Я сразу так и села, а глаза у меня стали круглые, как блюдца. И даже смешок проглотила. Потому что это не смешно. Хоть и мило, но совсем не смешно.

— Жениться?

— Вот именно. — Он плюхнулся мне на колени. — Ты что, думаешь, я не понимаю, что мы с ней совсем спятили? А где выход, разрази меня гром, не пойму. Она настоящая служебная собака. У нее карьера. Не могу же я заставить ее все бросить и сидеть дома щенков воспитывать. Да и потом, сам-то я кто? Говорящая летающая собака. Хорош гусь. Я ей только жизнь испорчу. Как ни поверни, испорчу, и все.

Как же я его понимаю. Он, поди, даже представить себе этого не может. Дотянувшись до него, чешу ему за ухом так, как он всегда любит.

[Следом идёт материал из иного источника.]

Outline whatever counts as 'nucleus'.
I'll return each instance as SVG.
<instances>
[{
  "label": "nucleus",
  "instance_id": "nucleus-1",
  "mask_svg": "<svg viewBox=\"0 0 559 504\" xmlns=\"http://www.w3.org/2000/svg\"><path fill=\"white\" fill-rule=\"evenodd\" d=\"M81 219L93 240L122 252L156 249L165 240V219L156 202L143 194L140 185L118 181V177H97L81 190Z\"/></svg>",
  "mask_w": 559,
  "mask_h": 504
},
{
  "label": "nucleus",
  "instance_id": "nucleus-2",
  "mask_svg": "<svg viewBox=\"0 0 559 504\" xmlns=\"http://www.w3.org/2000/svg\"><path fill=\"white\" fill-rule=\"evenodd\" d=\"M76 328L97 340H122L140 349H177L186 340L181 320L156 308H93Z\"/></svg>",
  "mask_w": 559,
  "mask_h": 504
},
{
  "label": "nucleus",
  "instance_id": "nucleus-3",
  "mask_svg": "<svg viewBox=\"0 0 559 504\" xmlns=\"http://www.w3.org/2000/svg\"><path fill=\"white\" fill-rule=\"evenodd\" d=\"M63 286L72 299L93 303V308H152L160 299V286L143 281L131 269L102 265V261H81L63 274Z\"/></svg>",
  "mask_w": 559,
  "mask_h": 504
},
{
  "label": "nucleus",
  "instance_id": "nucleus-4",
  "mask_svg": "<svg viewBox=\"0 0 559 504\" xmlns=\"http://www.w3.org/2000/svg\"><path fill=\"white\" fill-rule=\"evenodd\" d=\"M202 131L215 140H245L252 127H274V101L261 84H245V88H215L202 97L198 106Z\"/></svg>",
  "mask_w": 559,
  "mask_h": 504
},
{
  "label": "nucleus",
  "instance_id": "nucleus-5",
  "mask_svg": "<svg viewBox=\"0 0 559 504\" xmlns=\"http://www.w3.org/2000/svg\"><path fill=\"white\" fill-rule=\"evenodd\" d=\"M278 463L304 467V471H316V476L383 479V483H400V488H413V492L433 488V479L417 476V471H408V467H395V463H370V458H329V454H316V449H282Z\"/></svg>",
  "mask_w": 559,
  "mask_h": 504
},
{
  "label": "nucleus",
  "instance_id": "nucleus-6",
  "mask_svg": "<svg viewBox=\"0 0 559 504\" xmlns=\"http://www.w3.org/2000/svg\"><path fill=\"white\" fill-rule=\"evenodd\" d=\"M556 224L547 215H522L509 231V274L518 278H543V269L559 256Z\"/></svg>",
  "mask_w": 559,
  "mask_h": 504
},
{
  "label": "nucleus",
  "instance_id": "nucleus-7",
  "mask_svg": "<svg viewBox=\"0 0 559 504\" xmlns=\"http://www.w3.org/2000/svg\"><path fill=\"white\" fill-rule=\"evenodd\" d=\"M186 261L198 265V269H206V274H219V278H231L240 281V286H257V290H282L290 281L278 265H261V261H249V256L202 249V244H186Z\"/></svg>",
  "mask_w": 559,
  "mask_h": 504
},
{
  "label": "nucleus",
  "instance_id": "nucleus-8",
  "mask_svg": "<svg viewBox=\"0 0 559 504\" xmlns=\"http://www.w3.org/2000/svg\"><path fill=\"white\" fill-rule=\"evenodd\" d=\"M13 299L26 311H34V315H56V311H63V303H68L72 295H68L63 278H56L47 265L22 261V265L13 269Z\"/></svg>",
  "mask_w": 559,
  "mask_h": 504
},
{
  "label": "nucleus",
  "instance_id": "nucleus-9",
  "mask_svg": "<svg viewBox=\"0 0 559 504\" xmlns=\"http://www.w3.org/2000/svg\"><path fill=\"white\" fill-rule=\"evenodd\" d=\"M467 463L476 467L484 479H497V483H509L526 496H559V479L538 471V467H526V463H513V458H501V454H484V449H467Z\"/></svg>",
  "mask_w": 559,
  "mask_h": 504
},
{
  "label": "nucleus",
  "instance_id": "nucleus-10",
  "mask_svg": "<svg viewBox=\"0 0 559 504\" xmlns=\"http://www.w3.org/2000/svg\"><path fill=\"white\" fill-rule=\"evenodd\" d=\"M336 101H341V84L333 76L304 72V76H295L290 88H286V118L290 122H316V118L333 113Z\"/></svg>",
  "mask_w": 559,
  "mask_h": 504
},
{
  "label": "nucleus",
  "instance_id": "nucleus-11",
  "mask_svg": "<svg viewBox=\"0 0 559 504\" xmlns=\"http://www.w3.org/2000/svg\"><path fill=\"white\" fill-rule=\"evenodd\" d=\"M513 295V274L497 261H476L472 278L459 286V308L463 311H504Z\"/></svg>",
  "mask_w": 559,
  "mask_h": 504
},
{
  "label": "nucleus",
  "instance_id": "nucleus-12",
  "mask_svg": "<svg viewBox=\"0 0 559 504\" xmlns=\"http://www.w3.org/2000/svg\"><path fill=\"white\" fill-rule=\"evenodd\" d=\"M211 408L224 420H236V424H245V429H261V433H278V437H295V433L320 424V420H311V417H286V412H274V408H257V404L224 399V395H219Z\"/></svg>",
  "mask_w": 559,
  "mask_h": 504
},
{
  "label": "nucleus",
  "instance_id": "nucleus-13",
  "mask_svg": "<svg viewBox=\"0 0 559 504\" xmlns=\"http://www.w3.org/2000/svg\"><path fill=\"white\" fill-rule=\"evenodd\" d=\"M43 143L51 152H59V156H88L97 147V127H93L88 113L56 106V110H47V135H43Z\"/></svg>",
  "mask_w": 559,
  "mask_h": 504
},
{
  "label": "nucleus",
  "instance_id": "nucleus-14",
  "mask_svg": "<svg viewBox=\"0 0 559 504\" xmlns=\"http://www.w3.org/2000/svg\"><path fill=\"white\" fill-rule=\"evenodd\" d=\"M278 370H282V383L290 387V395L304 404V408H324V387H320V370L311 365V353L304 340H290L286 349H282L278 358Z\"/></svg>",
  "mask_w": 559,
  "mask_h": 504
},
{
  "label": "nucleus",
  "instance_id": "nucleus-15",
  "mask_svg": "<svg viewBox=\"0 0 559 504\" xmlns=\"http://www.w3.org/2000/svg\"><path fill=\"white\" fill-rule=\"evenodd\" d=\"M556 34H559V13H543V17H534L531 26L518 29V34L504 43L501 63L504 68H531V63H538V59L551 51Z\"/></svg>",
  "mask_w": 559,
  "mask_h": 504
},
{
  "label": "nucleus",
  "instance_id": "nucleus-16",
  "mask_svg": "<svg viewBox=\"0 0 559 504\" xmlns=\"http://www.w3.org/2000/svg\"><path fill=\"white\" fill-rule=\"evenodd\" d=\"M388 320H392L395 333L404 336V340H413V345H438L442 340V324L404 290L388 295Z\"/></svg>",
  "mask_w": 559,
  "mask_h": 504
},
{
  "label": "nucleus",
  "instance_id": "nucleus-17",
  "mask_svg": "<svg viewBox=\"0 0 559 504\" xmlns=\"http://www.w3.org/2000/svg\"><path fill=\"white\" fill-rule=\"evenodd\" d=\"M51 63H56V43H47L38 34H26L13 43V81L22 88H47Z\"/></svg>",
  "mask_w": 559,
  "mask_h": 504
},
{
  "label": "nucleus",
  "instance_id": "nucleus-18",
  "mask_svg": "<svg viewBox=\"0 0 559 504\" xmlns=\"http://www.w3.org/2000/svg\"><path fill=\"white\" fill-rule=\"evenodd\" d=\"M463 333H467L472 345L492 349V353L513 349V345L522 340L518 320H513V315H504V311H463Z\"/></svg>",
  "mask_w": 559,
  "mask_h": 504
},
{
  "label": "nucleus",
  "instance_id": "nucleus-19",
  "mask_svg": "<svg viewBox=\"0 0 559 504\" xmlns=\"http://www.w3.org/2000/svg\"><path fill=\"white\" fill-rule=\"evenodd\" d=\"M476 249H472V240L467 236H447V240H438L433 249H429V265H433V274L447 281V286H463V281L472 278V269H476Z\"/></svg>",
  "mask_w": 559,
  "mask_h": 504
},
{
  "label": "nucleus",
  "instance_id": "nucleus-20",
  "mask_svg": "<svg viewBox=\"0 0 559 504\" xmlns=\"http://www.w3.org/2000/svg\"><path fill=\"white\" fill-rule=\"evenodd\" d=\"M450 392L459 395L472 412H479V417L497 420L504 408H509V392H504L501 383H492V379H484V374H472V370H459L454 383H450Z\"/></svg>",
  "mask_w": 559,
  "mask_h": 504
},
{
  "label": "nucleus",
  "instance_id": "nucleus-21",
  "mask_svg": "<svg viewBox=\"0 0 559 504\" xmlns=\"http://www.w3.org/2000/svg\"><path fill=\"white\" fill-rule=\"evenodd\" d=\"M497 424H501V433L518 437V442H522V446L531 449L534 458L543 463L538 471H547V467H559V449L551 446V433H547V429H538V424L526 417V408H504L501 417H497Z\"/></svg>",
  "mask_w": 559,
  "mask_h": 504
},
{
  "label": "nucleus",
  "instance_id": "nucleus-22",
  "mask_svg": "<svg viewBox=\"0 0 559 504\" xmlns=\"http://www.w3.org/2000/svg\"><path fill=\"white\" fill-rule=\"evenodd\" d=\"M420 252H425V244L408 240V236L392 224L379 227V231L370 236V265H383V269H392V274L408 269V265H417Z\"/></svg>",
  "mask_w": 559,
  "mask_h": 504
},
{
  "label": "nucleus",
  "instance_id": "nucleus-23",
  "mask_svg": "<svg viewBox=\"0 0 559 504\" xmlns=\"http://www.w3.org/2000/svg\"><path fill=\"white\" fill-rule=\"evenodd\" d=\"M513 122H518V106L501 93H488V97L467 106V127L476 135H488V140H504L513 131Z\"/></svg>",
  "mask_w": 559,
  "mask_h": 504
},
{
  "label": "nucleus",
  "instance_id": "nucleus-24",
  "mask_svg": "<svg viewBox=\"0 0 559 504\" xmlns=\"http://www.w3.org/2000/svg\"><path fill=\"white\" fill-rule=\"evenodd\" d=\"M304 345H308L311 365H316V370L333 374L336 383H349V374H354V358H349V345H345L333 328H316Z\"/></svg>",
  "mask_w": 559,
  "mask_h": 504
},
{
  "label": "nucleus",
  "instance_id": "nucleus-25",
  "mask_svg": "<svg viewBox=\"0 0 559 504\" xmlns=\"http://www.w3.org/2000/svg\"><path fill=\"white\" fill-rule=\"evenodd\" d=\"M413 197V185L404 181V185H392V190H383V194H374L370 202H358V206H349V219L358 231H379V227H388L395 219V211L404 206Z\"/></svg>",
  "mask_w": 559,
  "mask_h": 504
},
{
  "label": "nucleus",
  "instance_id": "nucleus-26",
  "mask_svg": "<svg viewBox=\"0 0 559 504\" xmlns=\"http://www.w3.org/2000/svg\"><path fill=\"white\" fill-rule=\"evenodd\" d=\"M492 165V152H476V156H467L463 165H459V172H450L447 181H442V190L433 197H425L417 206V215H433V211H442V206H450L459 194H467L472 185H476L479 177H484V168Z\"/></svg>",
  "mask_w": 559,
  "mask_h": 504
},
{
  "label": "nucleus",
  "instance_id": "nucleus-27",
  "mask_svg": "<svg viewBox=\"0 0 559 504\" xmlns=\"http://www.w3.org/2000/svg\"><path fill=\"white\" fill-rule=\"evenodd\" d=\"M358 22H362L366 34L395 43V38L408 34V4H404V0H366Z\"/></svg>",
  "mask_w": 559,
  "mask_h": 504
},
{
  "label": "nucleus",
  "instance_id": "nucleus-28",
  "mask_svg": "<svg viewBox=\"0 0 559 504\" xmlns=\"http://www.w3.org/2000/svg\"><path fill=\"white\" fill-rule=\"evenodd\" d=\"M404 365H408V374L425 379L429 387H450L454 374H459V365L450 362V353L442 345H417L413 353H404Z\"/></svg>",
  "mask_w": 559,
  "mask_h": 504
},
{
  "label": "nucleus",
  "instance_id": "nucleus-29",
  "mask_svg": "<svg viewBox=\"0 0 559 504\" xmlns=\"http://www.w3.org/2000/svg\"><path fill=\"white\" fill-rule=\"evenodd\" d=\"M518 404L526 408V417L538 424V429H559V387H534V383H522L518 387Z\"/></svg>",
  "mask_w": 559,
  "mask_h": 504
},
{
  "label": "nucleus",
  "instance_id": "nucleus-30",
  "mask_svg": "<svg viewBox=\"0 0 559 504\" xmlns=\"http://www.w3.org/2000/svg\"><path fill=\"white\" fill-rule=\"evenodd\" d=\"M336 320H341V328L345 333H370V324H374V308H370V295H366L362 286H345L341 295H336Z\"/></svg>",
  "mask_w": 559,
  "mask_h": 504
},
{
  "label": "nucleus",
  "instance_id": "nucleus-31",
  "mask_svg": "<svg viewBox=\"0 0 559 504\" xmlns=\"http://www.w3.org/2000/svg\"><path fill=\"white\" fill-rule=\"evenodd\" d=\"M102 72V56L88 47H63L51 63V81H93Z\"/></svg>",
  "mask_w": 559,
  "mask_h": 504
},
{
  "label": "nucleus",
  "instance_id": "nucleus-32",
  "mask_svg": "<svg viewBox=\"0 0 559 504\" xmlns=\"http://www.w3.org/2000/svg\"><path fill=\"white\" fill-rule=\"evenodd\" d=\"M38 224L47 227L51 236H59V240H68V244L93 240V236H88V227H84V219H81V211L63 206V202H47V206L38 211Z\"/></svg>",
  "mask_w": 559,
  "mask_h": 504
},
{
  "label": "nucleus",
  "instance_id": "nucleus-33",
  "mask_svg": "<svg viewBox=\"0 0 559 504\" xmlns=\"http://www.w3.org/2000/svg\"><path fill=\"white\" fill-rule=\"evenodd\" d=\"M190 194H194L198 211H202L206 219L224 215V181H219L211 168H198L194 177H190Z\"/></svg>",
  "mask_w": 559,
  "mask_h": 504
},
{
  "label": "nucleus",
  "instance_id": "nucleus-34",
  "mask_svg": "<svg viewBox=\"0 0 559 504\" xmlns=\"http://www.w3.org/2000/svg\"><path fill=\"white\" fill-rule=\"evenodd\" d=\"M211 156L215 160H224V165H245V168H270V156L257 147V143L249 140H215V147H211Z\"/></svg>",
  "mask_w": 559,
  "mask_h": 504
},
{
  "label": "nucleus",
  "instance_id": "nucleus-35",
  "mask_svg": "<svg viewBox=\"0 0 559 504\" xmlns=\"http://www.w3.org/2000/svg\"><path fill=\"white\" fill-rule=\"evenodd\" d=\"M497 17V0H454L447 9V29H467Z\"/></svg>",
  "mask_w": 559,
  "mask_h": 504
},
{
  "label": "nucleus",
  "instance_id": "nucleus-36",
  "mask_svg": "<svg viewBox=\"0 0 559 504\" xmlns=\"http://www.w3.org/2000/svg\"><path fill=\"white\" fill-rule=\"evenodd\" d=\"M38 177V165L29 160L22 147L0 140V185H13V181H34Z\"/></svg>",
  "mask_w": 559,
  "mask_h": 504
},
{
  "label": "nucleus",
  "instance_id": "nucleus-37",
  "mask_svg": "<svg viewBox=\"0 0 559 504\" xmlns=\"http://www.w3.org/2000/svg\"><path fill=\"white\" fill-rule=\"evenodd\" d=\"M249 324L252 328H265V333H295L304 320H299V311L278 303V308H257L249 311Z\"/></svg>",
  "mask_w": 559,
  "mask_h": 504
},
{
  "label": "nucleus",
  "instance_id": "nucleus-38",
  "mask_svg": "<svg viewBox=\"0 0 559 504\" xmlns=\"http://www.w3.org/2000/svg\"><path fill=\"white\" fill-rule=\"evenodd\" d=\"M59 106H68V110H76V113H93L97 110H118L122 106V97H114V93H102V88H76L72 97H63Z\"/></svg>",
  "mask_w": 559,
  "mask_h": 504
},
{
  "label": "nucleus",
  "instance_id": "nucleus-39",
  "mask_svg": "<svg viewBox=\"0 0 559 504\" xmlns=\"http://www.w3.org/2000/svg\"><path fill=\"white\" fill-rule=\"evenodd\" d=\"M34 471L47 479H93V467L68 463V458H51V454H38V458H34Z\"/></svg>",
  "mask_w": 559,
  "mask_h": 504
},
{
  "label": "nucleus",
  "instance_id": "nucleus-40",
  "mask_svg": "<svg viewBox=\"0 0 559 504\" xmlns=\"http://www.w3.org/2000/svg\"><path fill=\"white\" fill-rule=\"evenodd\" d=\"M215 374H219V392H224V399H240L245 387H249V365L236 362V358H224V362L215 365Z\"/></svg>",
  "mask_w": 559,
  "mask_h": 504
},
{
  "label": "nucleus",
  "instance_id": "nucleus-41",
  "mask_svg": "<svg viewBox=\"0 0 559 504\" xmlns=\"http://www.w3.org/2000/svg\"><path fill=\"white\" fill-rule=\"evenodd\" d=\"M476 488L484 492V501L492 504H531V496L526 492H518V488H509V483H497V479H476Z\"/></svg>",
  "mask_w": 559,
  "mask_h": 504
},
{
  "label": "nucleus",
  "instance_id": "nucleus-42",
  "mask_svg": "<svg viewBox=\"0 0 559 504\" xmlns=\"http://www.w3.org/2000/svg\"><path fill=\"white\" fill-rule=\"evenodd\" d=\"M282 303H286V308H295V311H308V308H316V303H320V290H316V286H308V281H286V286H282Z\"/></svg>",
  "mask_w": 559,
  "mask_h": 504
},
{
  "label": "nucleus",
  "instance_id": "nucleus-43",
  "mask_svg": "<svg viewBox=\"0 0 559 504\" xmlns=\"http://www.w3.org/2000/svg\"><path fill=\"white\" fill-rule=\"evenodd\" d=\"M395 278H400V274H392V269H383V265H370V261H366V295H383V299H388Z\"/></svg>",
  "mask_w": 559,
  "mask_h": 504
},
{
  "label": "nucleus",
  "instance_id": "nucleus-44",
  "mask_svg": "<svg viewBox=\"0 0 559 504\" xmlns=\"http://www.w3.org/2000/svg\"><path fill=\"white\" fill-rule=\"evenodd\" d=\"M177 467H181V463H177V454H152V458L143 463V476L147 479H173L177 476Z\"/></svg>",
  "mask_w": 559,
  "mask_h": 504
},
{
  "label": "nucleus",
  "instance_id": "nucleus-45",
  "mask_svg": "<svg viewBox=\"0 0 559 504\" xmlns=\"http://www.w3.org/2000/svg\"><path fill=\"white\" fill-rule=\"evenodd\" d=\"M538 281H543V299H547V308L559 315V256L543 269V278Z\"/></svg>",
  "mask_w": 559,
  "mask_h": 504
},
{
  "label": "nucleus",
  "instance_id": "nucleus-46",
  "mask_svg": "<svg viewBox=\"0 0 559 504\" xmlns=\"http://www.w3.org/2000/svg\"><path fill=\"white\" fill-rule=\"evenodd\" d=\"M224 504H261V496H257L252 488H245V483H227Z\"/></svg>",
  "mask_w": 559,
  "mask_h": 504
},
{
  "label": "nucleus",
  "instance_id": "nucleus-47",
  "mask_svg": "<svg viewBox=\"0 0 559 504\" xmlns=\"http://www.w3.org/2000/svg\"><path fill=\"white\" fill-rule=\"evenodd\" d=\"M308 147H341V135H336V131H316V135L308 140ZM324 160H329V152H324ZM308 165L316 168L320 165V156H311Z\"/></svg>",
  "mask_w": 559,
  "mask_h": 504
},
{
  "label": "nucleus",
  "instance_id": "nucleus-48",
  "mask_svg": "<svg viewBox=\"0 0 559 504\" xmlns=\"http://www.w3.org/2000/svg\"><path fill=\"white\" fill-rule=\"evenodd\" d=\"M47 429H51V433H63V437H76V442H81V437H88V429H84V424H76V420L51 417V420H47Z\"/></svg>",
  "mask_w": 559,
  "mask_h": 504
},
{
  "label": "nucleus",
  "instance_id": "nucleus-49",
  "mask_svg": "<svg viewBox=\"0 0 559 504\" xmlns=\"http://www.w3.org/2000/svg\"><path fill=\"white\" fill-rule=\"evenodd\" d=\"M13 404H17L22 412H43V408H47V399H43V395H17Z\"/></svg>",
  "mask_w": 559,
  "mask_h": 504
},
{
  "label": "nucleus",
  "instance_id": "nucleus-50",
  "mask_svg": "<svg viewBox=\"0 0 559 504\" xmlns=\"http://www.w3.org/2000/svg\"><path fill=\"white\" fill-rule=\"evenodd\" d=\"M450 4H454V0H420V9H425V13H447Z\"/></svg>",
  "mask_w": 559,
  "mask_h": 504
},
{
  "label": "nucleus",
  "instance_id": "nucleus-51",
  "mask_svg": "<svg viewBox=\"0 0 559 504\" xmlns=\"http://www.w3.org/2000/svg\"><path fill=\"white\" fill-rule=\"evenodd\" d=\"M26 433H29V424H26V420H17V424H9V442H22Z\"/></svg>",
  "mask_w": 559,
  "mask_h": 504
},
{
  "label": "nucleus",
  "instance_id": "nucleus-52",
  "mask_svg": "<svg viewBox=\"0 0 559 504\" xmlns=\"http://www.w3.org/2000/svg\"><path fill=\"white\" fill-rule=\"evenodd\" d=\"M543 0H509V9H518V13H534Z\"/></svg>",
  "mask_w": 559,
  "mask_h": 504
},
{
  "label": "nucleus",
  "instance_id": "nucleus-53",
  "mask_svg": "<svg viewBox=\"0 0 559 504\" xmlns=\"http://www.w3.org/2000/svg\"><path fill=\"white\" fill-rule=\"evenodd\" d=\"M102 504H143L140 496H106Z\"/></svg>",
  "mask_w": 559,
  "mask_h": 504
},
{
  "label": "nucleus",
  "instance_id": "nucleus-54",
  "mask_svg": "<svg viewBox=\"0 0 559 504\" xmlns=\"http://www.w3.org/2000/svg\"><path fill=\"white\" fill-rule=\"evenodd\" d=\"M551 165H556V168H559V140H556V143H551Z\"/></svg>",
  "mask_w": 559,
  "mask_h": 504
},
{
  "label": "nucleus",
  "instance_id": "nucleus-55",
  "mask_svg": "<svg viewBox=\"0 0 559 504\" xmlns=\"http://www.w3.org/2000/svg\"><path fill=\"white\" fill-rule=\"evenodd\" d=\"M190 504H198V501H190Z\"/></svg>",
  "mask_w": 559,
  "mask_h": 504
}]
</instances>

— А если жениться, как же я вас оставлю? — Он проникновенно на меня смотрит. — Совсем без меня, непутевые, пропадете.

— Ммм… — Я пытаюсь найти тактичные выражения, чтобы его утешить, но он меня перебивает:

— К тому же она летать не умеет. Да и весу в ней пудов восемьдесят. Вот ведь и красавица, и чистопородная, и длинноногая. А крыльев Бог не дал. Вам ее за собой тяжело таскать будет. — Голос у него дрогнул. — Я из-за этого, Макс, ночами не сплю. И толком уже много дней не ел.

Я только вчера слышала, как он храпел себе преспокойно, пока мы субмарину дожидались. А уж чтоб обед или ужин пропустил, такого еще не случалось. Но я все равно понимаю, о чем он.

И на сей раз, хотите верьте, хотите не верьте, но ответить мне ему нечего. Я и на свои-то вопросы ответов найти не могу. Где уж мне другим советы давать!

— Тотал, если ты считаешь, что тебе лучше остаться с Акелой… Ты сам видел, как Надж решила в школе остаться… Я однажды на футболке надпись такую видела: «Отпусти, что любишь, коль вернется — так твое». Если нам, я имею в виду, стае, придется с тобой расстаться, мы принесем себя в жертву, лишь бы ты был счастлив.

— Нет, Макс! Только не это. Как бы мне хотелось, чтобы в жизни все было радостно и чтоб любить было просто.

Тотал горестно вздохнул.

— Ой, Тотал-Тотал, а уж мне бы этого как хотелось!

Но детских иллюзий у меня больше нет. Ни особые радости в жизни, ни простая любовь не ожидают ни меня, ни Тотала.